I drove to the airport yesterday afternoon even though I wasn’t going anywhere or picking anyone up. I just needed a little inspiration.
I enjoyed a $9 diet Coke and soggy turkey on rye from “The Landing,” the only eatery-type place with tables before you have to show them IDs and tickets and take off your shoes and shit. This area is as far as non-flyers can go, and I have a spectacular view of the pool of people waiting and the river of people arriving.
To me, there are few places better than an airport. I love them for the obvious reasons.
The people on their tippy-toes, peering over scores of bobbing heads, straining to see the face only they recognize. I love the man that was beside me at another table lecturing his wife on American history. He said, “George Washington was totally untrustworthy and had no respect for anybody.” I watched the pilots, heads down, bored with it all. I love being there for the girl with the amazing ass who full-body hugged her boyfriend by wrapping herself around his leg and torso and shoulder. She’d been anxiously bouncing as she waited for him to appear from the mass of people. They kissed for a long time in front of one of their mothers, then he wore her down the escalator like a pair of overalls.
A lady in a purple sweatsuit waved her bejeweled and red-painted hands in the air for almost a minute before the person she was meeting disappeared into a bathroom, never having seen her. She shouted a loud “motherfucker!” right in front of a squawking toddler who was being denied a piece of chocolate cookie time and time again.
A middle-aged couple strolled toward the baggage claim with arms interlocked, both of them wearing leis. They were loaded down with the shopping bags they’d carried on. A tanned, beefy young man in a too-tight t-shirt and do-rag nearly tripped the lady in the lei due to his frantic pacing. He’d been furiously dialing out on his cell phone, to no avail, and furrowing his brow a lot.

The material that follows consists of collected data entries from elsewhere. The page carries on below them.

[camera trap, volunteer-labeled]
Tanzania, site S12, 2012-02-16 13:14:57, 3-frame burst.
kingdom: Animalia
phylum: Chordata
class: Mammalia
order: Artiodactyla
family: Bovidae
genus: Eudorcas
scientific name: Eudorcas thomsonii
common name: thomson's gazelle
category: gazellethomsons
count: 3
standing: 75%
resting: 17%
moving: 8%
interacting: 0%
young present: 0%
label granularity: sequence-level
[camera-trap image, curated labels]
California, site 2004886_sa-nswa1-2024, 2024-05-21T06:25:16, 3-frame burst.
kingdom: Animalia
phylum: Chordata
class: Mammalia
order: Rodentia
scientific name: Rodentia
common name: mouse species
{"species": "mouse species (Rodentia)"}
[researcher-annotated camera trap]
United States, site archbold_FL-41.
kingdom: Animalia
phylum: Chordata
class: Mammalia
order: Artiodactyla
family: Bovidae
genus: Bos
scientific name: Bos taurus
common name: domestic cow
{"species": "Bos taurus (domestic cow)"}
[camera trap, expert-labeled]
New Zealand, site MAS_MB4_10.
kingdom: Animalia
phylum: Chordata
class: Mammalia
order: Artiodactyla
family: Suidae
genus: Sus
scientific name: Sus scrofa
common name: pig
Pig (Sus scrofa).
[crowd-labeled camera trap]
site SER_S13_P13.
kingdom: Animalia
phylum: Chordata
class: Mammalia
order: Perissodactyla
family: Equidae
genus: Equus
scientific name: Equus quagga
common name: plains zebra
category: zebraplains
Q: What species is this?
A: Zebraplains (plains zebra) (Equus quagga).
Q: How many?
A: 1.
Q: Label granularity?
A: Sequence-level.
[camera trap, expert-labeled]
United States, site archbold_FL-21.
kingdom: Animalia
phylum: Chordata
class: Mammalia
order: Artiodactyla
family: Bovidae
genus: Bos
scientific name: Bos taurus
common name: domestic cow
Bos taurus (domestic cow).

Minutes passed, and a bespeckled teenaged redhead greets her girlfriend with a loud smack on the ass. They hugged and chattered loudly about how they were going to get SO FUCKED UP tonight. A squat woman wearing a zebra-print scrunchie informed her husband she hasn’t been able to talk to their son yet that day, and she wasn’t sure which flight he was on. Once again, she clicked disapprovingly, he’d made another assumption.
He smiled at her tenderly, said he was sorry and that he would try to call their son in a few more minutes. Then he kissed her on her forehead, and led her somewhere else.